Generate a set of random two-dimensional points and draw the Euclidean minimum spanning tree.

 > $\mathrm{with}\left(\mathrm{GraphTheory}\right):$
 > $\mathrm{with}\left(\mathrm{GeometricGraphs}\right):$
 > $\mathrm{points}≔\mathrm{LinearAlgebra}:-\mathrm{RandomMatrix}\left(60,2,\mathrm{generator}=0..100.,\mathrm{datatype}=\mathrm{float}\left[8\right]\right)$
 ${\mathrm{points}}{≔}\begin{array}{c}\left[\begin{array}{cc}{9.85017697341803}& {82.9750304386195}\\ {86.0670183749663}& {83.3188659363996}\\ {64.3746795546741}& {73.8671607639673}\\ {57.3670557294666}& {2.34399775883031}\\ {23.6234264844933}& {52.6873367387328}\\ {47.0027547350003}& {22.2459488367552}\\ {74.9213491558963}& {62.0471820220718}\\ {92.1513434709073}& {96.3107262637080}\\ {48.2319624355944}& {63.7563267144141}\\ {90.9441877431805}& {33.8527464913022}\\ {⋮}& {⋮}\end{array}\right]\\ \hfill {\text{60 × 2 Matrix}}\end{array}$ (1)
 > $\mathrm{EMST}≔\mathrm{EuclideanMinimumSpanningTree}\left(\mathrm{points}\right)$
 ${\mathrm{EMST}}{≔}{\mathrm{Graph 1: an undirected weighted graph with 60 vertices and 59 edge\left(s\right)}}$ (2)
 > $\mathrm{DrawGraph}\left(\mathrm{EMST}\right)$
 > $\mathrm{DrawGraph}\left(\mathrm{EuclideanMinimumSpanningTree}\left(\mathrm{points},\mathrm{method}=\mathrm{Prim}\right)\right)$

Now draw the rectilinear minimum spanning tree (corresponding to the 1-norm) on the same data.

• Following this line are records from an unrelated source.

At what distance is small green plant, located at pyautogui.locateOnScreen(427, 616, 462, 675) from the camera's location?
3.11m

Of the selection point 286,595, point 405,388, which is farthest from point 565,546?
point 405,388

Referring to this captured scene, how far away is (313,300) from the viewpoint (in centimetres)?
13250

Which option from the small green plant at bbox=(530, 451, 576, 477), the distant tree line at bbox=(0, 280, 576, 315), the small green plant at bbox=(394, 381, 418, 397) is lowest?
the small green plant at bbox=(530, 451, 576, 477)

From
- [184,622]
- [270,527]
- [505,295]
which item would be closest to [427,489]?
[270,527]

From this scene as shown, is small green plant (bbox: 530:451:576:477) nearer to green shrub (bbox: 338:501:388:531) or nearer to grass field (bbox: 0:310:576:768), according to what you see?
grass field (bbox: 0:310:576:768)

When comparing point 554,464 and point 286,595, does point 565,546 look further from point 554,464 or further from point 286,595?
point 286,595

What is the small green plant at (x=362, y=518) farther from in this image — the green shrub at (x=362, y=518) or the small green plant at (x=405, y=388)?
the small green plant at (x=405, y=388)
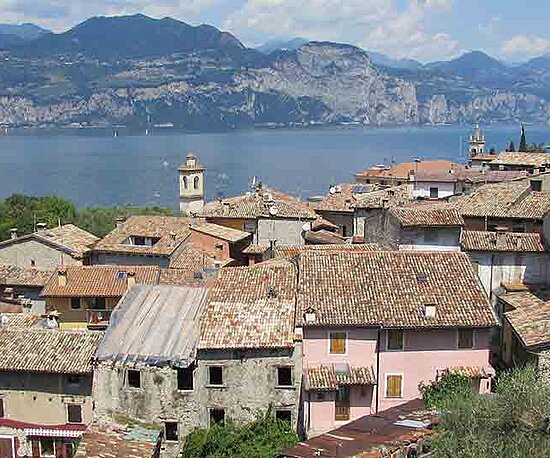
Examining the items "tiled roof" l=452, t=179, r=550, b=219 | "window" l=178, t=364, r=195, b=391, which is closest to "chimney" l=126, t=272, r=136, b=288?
"window" l=178, t=364, r=195, b=391

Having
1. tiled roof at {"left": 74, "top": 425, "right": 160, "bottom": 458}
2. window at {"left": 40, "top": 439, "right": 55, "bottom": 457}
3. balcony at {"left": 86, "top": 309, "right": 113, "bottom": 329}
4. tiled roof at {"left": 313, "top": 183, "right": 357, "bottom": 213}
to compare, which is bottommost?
window at {"left": 40, "top": 439, "right": 55, "bottom": 457}

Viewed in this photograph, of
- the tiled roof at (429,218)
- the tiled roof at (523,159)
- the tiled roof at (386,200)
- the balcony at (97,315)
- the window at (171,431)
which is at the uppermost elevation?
the tiled roof at (523,159)

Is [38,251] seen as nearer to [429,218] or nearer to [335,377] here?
[429,218]

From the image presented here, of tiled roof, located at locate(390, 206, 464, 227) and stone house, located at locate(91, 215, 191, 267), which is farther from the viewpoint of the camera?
stone house, located at locate(91, 215, 191, 267)

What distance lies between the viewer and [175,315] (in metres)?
30.2

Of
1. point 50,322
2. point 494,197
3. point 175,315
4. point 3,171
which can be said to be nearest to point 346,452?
point 175,315

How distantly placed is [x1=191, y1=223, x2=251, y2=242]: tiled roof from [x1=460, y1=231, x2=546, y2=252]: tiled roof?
18.8 metres

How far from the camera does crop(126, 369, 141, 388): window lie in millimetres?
28438

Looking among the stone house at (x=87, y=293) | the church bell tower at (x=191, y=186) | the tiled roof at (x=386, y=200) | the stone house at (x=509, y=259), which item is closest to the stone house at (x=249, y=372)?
the stone house at (x=509, y=259)

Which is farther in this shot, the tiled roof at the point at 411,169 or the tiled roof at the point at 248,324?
the tiled roof at the point at 411,169

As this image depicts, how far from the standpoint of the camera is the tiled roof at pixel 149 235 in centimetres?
4878

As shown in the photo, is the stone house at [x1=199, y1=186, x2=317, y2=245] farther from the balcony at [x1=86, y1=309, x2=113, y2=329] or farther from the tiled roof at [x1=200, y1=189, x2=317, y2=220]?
the balcony at [x1=86, y1=309, x2=113, y2=329]

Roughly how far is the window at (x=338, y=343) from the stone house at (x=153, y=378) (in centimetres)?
470

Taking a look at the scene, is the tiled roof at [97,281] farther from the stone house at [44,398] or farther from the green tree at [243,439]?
the green tree at [243,439]
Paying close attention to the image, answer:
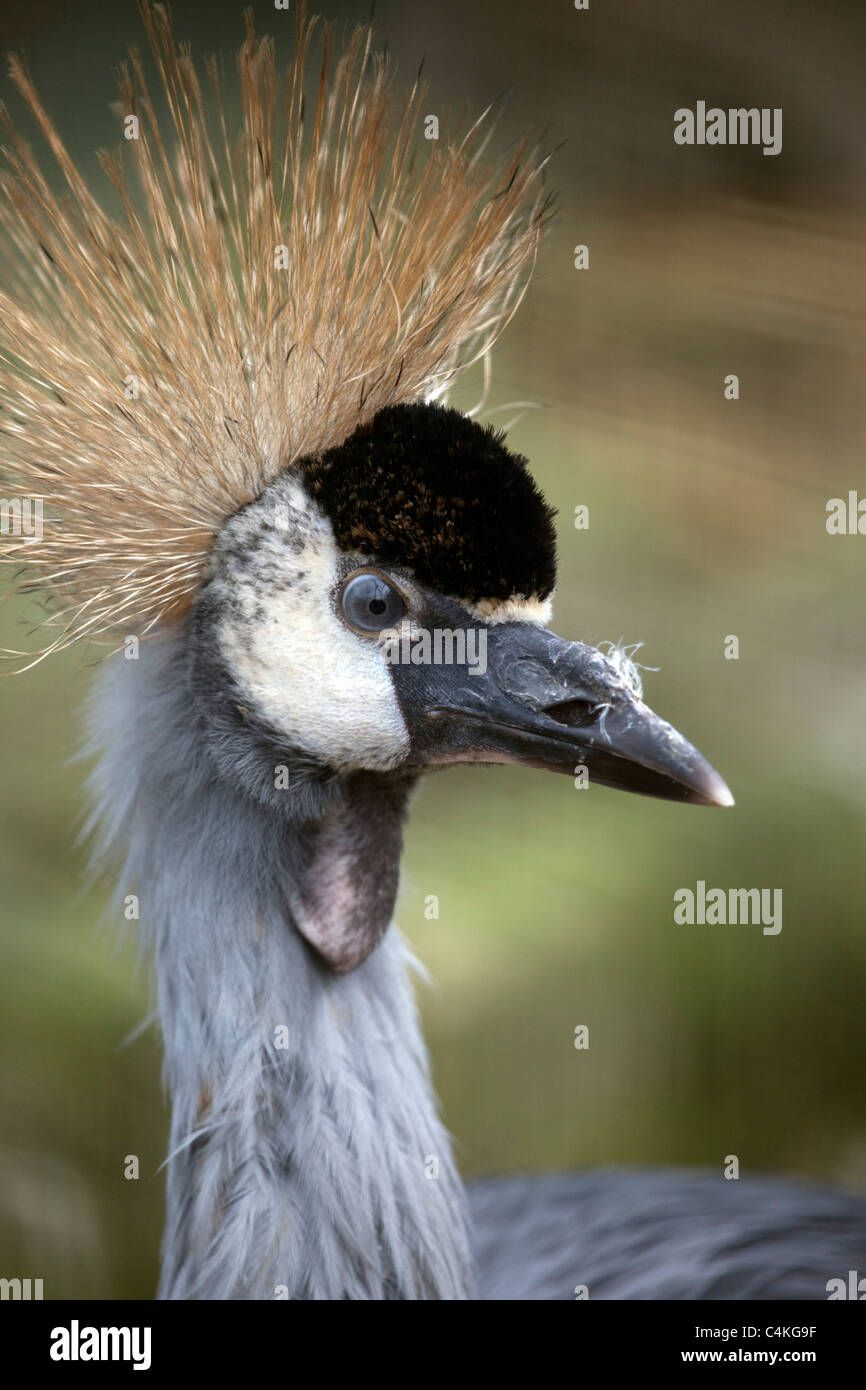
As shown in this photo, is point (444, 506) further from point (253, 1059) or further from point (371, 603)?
point (253, 1059)

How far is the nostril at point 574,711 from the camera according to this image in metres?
1.03

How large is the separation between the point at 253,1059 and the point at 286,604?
0.43 m

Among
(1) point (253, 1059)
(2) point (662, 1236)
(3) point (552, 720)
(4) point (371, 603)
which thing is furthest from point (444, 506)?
(2) point (662, 1236)

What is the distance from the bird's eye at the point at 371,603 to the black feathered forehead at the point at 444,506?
0.03m

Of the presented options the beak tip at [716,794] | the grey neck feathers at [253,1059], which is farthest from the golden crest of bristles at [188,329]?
the beak tip at [716,794]

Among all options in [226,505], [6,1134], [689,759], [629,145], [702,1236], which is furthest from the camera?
[629,145]

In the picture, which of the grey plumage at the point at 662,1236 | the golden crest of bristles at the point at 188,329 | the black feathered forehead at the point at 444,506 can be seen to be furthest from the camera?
the grey plumage at the point at 662,1236

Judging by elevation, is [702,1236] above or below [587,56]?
below

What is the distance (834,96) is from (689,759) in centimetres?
165

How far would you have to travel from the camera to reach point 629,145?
2.30 m

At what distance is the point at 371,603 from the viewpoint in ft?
3.45

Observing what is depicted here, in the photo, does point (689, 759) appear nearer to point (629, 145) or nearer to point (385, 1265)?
point (385, 1265)

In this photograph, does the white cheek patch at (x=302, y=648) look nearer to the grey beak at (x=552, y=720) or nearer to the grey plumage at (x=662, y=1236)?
the grey beak at (x=552, y=720)

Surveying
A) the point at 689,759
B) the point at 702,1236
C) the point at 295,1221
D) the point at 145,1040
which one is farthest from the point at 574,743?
the point at 145,1040
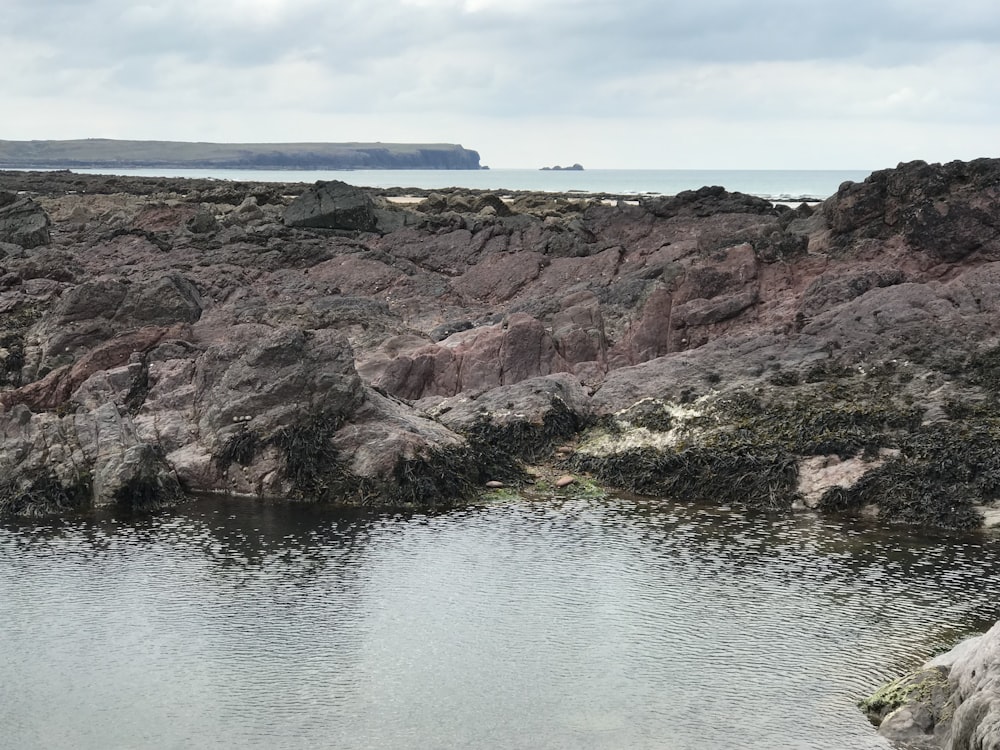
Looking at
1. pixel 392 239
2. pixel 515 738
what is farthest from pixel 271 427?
pixel 392 239

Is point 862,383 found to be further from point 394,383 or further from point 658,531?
point 394,383

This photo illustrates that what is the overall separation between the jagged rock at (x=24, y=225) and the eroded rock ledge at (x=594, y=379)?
56.9ft

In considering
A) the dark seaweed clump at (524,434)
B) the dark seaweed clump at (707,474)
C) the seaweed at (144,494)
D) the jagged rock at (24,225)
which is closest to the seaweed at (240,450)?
the seaweed at (144,494)

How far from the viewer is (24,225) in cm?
6725

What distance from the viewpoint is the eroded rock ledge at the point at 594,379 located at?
28875 mm

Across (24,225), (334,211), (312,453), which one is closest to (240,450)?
(312,453)

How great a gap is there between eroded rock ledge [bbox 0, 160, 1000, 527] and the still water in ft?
5.07

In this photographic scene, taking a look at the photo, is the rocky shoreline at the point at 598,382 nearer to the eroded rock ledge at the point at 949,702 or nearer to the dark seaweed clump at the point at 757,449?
the dark seaweed clump at the point at 757,449

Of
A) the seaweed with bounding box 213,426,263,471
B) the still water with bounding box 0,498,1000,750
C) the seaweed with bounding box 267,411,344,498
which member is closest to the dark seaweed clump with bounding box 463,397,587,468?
the still water with bounding box 0,498,1000,750

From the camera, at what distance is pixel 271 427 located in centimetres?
3014

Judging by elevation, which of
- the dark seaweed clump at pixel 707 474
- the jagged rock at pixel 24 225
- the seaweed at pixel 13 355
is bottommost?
the dark seaweed clump at pixel 707 474

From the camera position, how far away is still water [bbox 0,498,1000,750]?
55.4ft

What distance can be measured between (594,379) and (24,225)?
43002 mm

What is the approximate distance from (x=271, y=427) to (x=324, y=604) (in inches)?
357
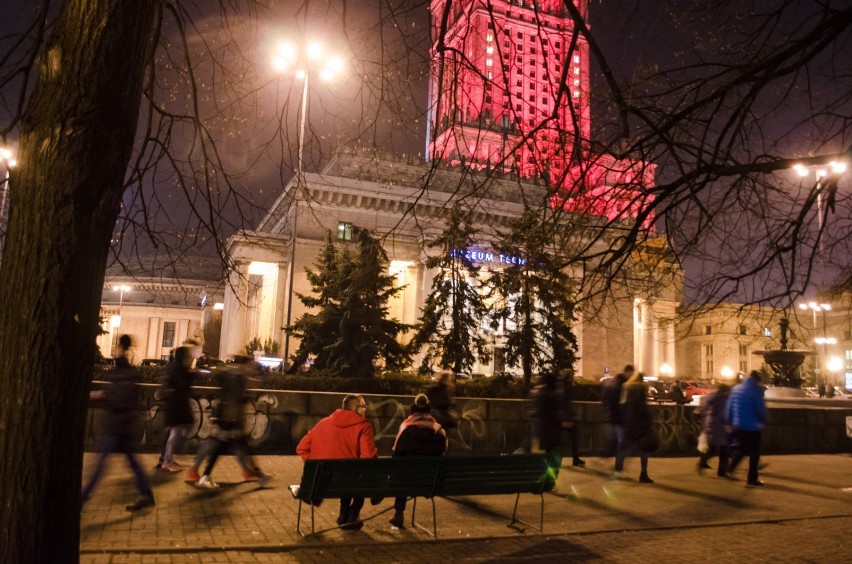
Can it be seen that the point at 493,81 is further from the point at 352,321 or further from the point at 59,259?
the point at 352,321

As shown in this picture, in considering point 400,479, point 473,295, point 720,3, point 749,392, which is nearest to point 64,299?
point 400,479

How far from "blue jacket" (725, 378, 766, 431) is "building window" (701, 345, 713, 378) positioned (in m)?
95.0

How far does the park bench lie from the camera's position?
7273mm

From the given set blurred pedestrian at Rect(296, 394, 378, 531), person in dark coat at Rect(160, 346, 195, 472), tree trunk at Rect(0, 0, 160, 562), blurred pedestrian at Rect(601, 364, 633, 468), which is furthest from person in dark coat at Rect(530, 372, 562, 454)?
tree trunk at Rect(0, 0, 160, 562)

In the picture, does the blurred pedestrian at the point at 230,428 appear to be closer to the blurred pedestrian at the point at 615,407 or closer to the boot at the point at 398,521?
the boot at the point at 398,521

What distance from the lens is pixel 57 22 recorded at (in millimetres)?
4359

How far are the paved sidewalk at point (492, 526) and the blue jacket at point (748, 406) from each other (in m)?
1.06

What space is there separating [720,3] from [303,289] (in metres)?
47.1

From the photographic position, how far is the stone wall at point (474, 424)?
1369 centimetres

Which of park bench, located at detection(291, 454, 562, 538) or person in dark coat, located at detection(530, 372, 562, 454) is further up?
person in dark coat, located at detection(530, 372, 562, 454)

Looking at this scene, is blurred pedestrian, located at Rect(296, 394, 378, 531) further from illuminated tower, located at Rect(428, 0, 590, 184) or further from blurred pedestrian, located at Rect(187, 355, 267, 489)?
illuminated tower, located at Rect(428, 0, 590, 184)

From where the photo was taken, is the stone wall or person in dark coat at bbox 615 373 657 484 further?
the stone wall

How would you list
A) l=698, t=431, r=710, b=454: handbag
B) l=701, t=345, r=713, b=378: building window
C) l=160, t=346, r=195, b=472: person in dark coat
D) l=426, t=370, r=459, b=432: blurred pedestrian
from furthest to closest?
l=701, t=345, r=713, b=378: building window → l=698, t=431, r=710, b=454: handbag → l=426, t=370, r=459, b=432: blurred pedestrian → l=160, t=346, r=195, b=472: person in dark coat

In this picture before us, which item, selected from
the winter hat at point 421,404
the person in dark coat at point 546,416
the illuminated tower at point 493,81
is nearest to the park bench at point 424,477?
the winter hat at point 421,404
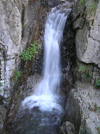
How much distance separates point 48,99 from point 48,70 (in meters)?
1.87

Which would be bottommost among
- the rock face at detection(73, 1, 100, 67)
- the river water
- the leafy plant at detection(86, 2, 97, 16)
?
the river water

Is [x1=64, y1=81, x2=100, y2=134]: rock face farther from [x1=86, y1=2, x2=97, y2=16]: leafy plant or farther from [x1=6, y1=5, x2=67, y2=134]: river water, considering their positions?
[x1=86, y1=2, x2=97, y2=16]: leafy plant

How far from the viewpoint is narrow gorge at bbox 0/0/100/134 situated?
4238mm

 > $\mathrm{RMST}≔\mathrm{GeometricMinimumSpanningTree}\left(\mathrm{points},1\right)$
 ${\mathrm{RMST}}{≔}{\mathrm{Graph 2: an undirected weighted graph with 60 vertices and 59 edge\left(s\right)}}$ (3)
 > $\mathrm{DrawGraph}\left(\mathrm{RMST}\right)$

Compatibility

 • The GraphTheory[GeometricGraphs][EuclideanMinimumSpanningTree] and GraphTheory[GeometricGraphs][GeometricMinimumSpanningTree] commands were introduced in Maple 2020.